Practice item. Set the material below down again exactly, with no pictures.

[Opening Records for processing section]

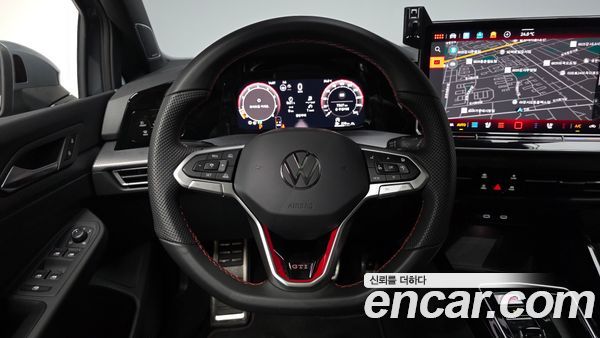 Volkswagen Golf 2026, фото 17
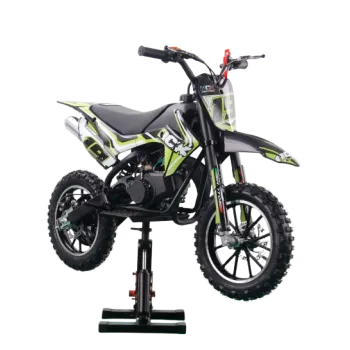 Mini Cross NCX Vyper 50 Ruota 10/10 su NCX Moto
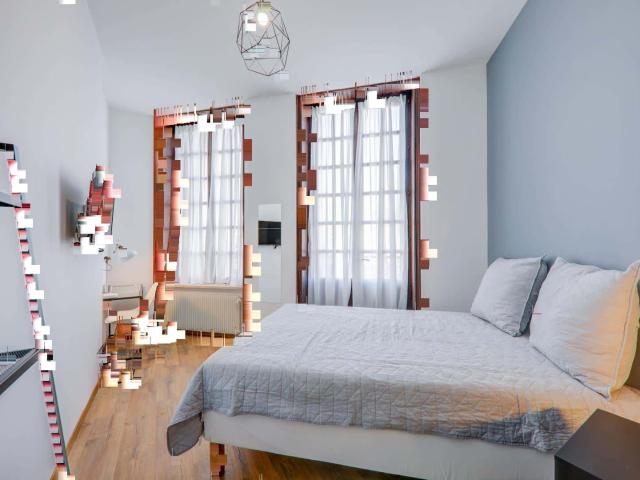 Chambre 1 LAROUSSE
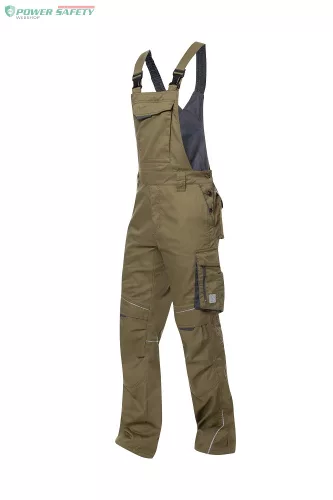 Kantáros nadrág ARDON®SUMMER khaki hosszított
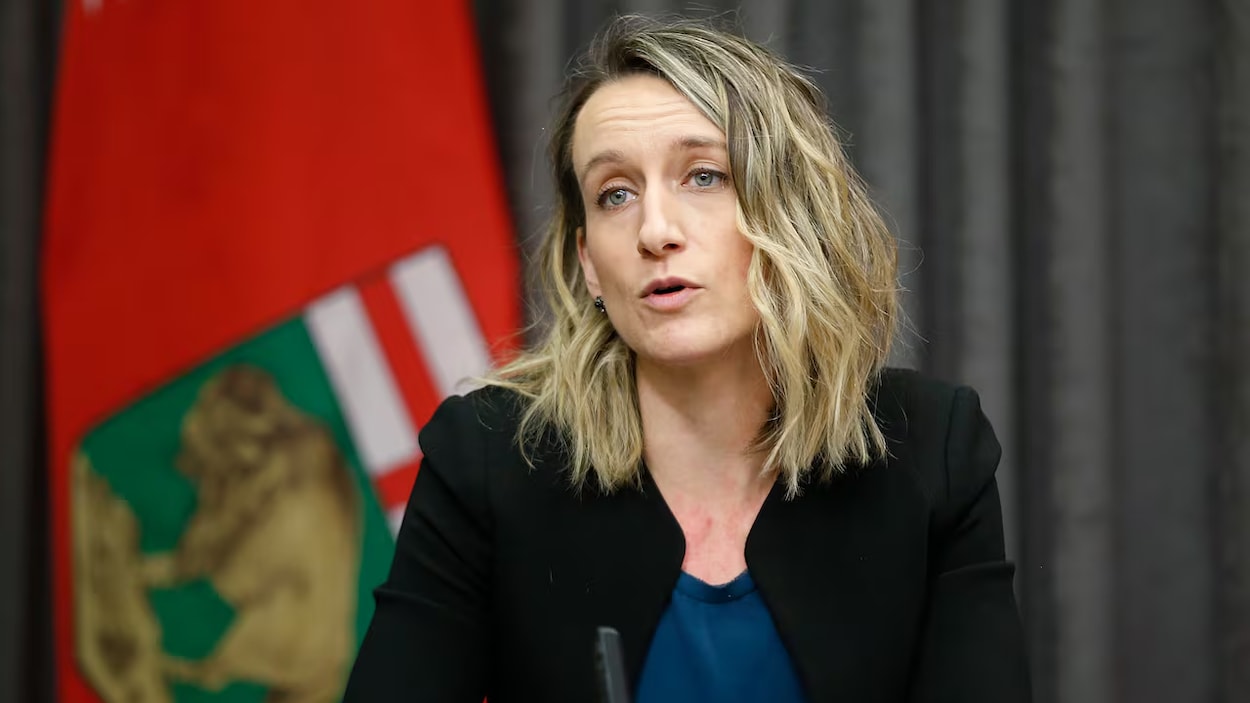 La Manitobaine Joss Reimer nommée administratrice en chef de la santé publique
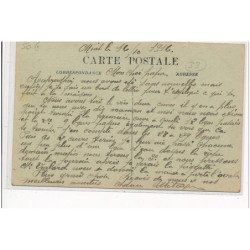 SAINT PAUL - Epicerie Canon, recette buraliste - très bon état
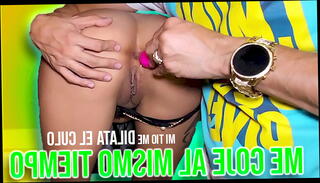 Video 1418596865: solo big tit babe, ass big tits solo, anal babe solo, solo anal sex, big boobs solo, solo pornstar, latinas ass tits, pornstar mexicana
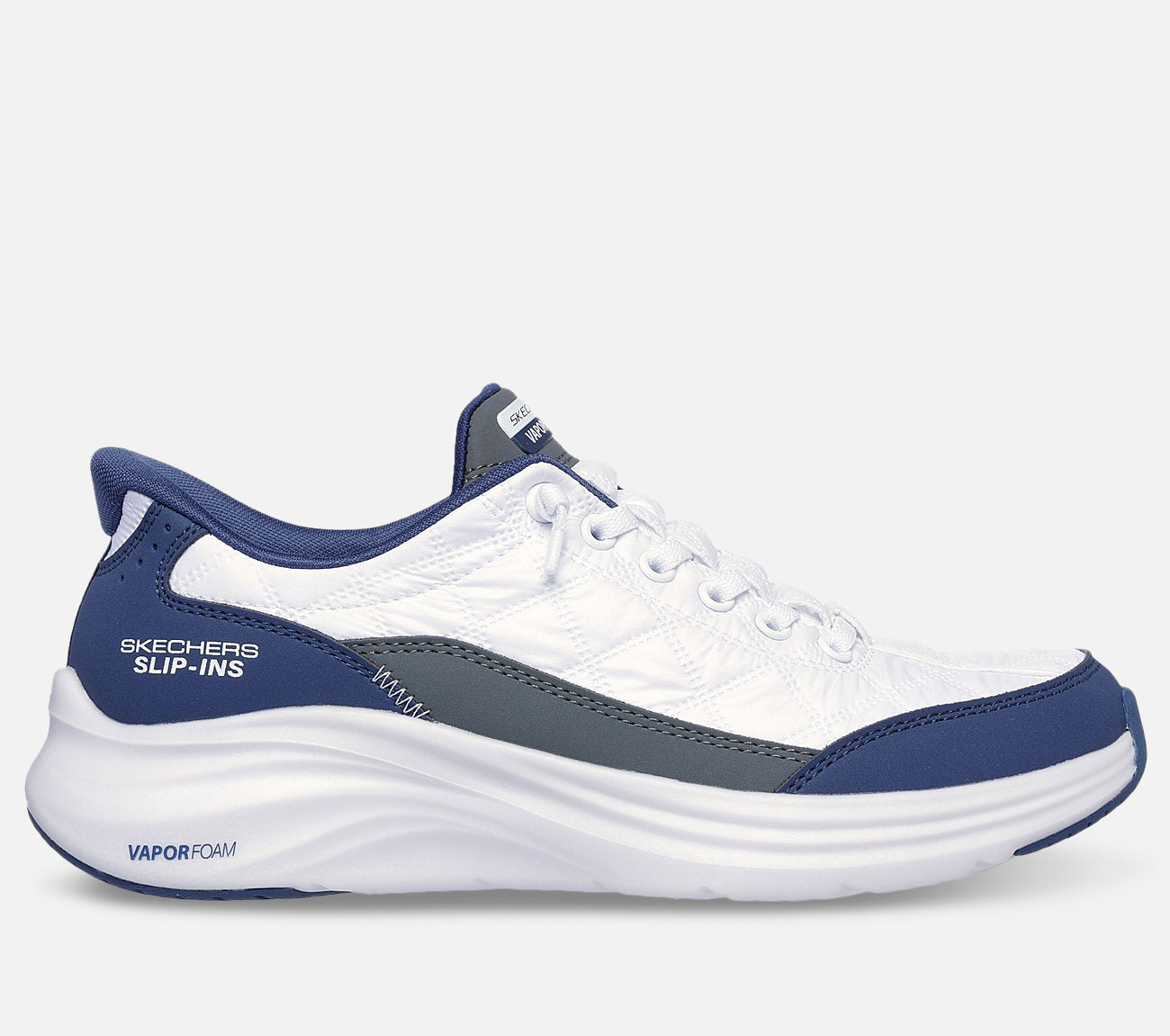 Slip-ins: Contour Foam - Cozy Fit Shoe Skechers.fi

[Closing Records for processing section]

*Answer to this task*
 Volkswagen Golf 2026, фото 17
 Mini Cross NCX Vyper 50 Ruota 10/10 su NCX Moto
 Chambre 1 LAROUSSE
 Kantáros nadrág ARDON®SUMMER khaki hosszított
 La Manitobaine Joss Reimer nommée administratrice en chef de la santé publique
 SAINT PAUL - Epicerie Canon, recette buraliste - très bon état
 Video 1418596865: solo big tit babe, ass big tits solo, anal babe solo, solo anal sex, big boobs solo, solo pornstar, latinas ass tits, pornstar mexicana
 Slip-ins: Contour Foam - Cozy Fit Shoe Skechers.fi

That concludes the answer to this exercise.